Figure 1: Cerebral Cortex

(From Wikipedia, the free encyclopedia)

A SOM is made of a network of neurons that is usually one or two dimensions. At the beginning, the neurons will be initiated with random weight vectors that are of the same size as the dimension (number of features) of the input sample. Input samples from the input dataset will take turn to stimulate the neurons and cause their weight vectors to be tuned in such a way the most stimulated (winning) neuron and its neighbors are being tuned more so that they become more like the stimulating input sample. . At the same time, the tuning effects for those neurons that neighbour the winning neuron gradually decrease inversely to their topologically distance from the winning neuron. Gradually, this network of neurons will progress from an initially unordered map to a stable topologically ordered map of clusters of neurons. Each cluster will contain neurons that belong to a particular class of the input dataset - does it remind you of the idiom that says "Birds of a feather flock together"? All these take place in a self-organizing fashion without any external help, i.e. unsupervised. Watch this video on self-organization of digits in a digits recognition project.

SOM algorithm is one of the most powerful algorithms in data visualization and exploration and is widely used in clustering analysis in data mining. Its ability to map high-dimensional input vectors onto a two-dimensional grid of prototype vectors and orders them topologically greatly facilitates the interpretation by naked human eyes.

SOM Architecture

A typical SOM architecture consists of two layers - the Input layout and the Computational layer (Map) (Figure 2).

Figure 2: Two-Dimensional SOM Architecture

The input layer consists of source nodes representing the various features (also known as attributes) of an input sample. For example, the input layout may consists of three source nodes representing the color values of R, G, and B respectively of a screen pixel, that makes it a three-dimensional input sample. There are as many nodes as there are number of features (dimensions) in the input layout, they are represented in the form of an input vector, i.e. X = [x1, x2, ..., xd] for an input sample where d is the number of dimensions.

On the other hand, the computational layer (Map) consists of neurons placed at the nodes of a one or two dimensional lattice of size R x C. (Figure 2 shows a 4 x 4 lattice.) This map is where topological transformation and visualization of patterns occur. Each neuron is identified by its index position, i.e. j, on the map and associated with a weight vector, i.e. Wj = {wji : j = 1, ..., n; i = 1, ..., d}, the size of which coincides with the dimension of the input vector. That is, if d is the dimension of the input space, then every neuron on the map carries a d-dimensional vector of weights.

All the source nodes in the input layer are fully connected to all the neurons on the map in a feed forward manner.

We are now ready to explore the algorithm of SOM.

Self-organization Algorithm

Let's get an overview of the self-organization algorithm first and leave the details to subsequent sections. The algorithm proceeds iteratively through the following phases:

  1. Initialization: Randomly initialize the weights vectors of all the neurons on the map, e.g. the neuron j in the map can be expressed as Wj = {wji : j = 1, ..., n; i = 1, ..., d}, where n is the total number of neurons and d is the number of dimensions of the input vector.
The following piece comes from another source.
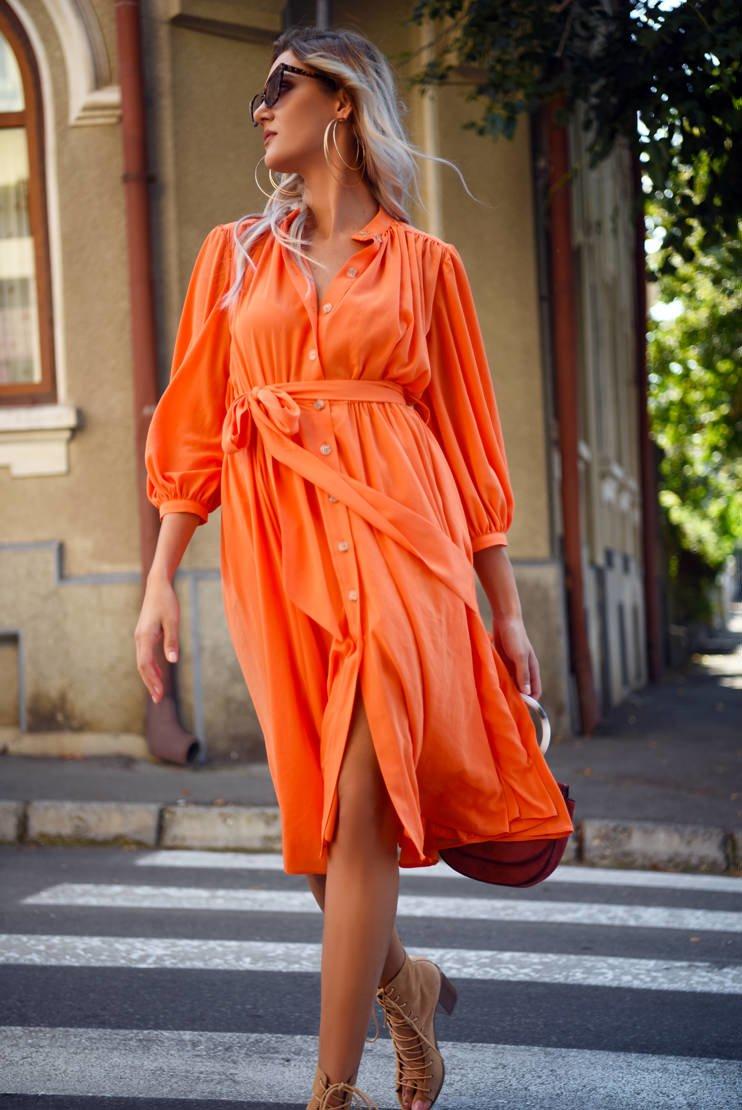 Rochie orange stil halat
  2. Sampling: Select an input sample from the training dataset, e.g. the input sample X can be expressed as X = {xi : i = 1, ..., d}.

  3. Competition: Compare the vector of the input sample with the weight vectors of individual neurons to find the most similar neuron which will become the winner.

  4. Cooperation: Compute the influence that the winner neuron has over its neighboring neurons.

  5. Adaptation: Update the weight vector of the winner neuron and those of its neighbors so that they become more like the input vector.

  6. Iteration: Repeat phase 2 with another input vector until the map has converged (stabilized), i.e. no noticeable changes in the weight vectors or a pre-defined number of iteration has reached.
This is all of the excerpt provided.